Die Moderatorin Sandra Immoor lenkte den Fokus auch auf die Ungleichheit im Ehrenamt: Es sind vor allem Frauen im Ehrenamt unterwegs. Die Frage lautete, wie hier mehr Gleichberechtigung hergestellt werden kann und welche Verantwortung die Unternehmen tragen. Dr. Schenderlein bestätigte die immense Herausforderung, da insbesondere Frauen oft stark durch Care-Arbeit und andere Aufgaben gebunden sind.

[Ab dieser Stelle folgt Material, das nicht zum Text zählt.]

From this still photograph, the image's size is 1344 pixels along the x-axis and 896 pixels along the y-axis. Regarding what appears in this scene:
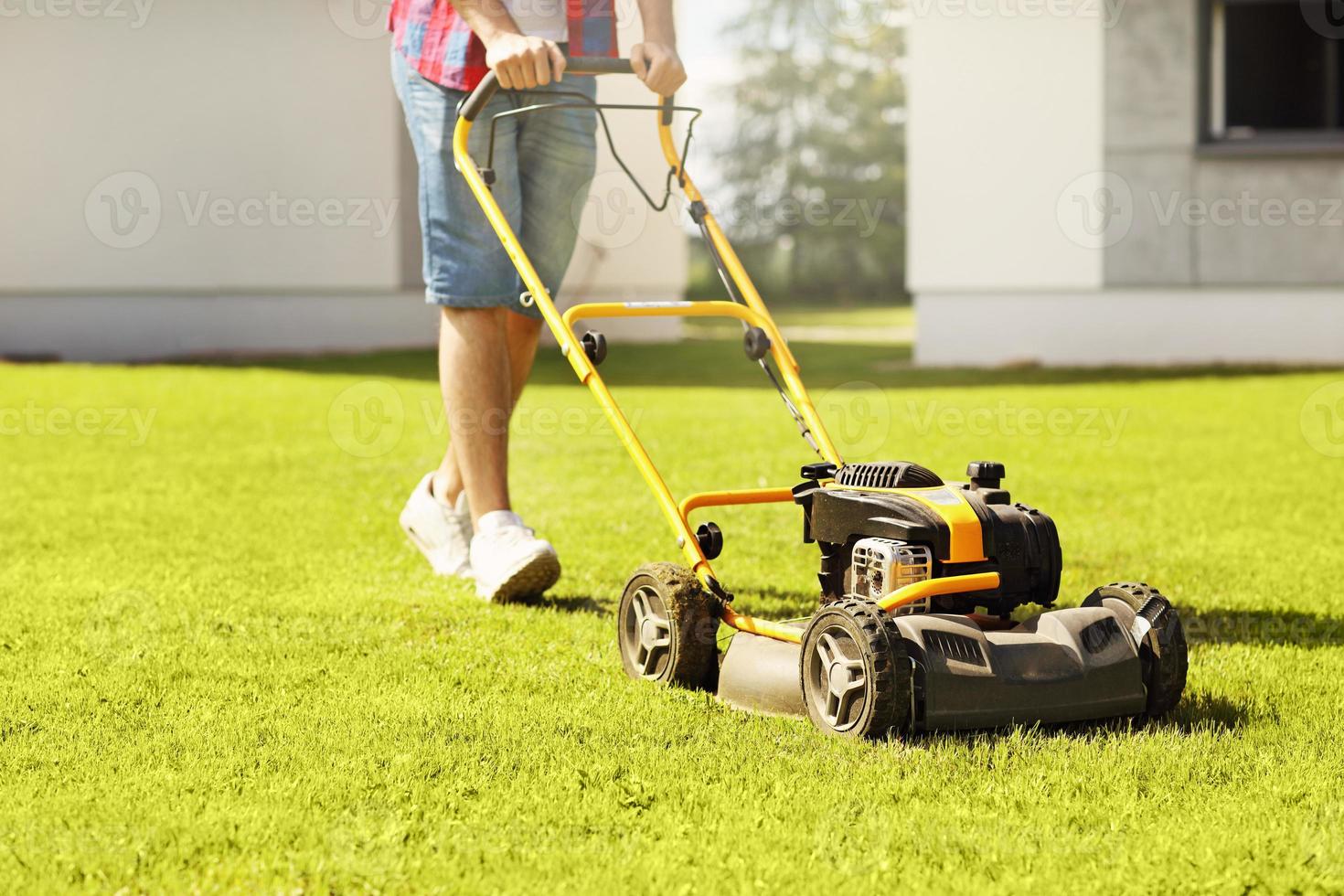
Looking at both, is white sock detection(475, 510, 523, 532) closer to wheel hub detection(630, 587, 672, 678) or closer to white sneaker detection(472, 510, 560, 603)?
white sneaker detection(472, 510, 560, 603)

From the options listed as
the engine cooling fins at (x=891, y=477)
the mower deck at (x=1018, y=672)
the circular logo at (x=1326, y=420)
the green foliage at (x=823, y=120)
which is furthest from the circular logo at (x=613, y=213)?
the green foliage at (x=823, y=120)

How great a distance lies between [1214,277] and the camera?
10906 mm

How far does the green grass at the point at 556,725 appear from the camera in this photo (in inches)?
73.6

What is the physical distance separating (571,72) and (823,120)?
40.4 meters

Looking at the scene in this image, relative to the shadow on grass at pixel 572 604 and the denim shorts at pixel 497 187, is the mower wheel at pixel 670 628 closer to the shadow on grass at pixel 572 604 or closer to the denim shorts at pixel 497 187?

Es brauche eine gezielte Ansprache und vor allem eine Willkommenskultur in Vereinen und Initiativen, die Frauen das Gefühl vermittelt: „Meine Stimme ist wichtig und wird wertgeschätzt.“
Günes Seyfarth betonte, dass Engagement nicht als Ausnahme, sondern als Normalität empfunden werden müsse, wofür sie eine frühzeitige Verankerung in der Bildung forderte. In anderen Ländern werde soziales Verhalten bereits in Kindergärten und Schulen vermittelt – ein Vorbild für Deutschland.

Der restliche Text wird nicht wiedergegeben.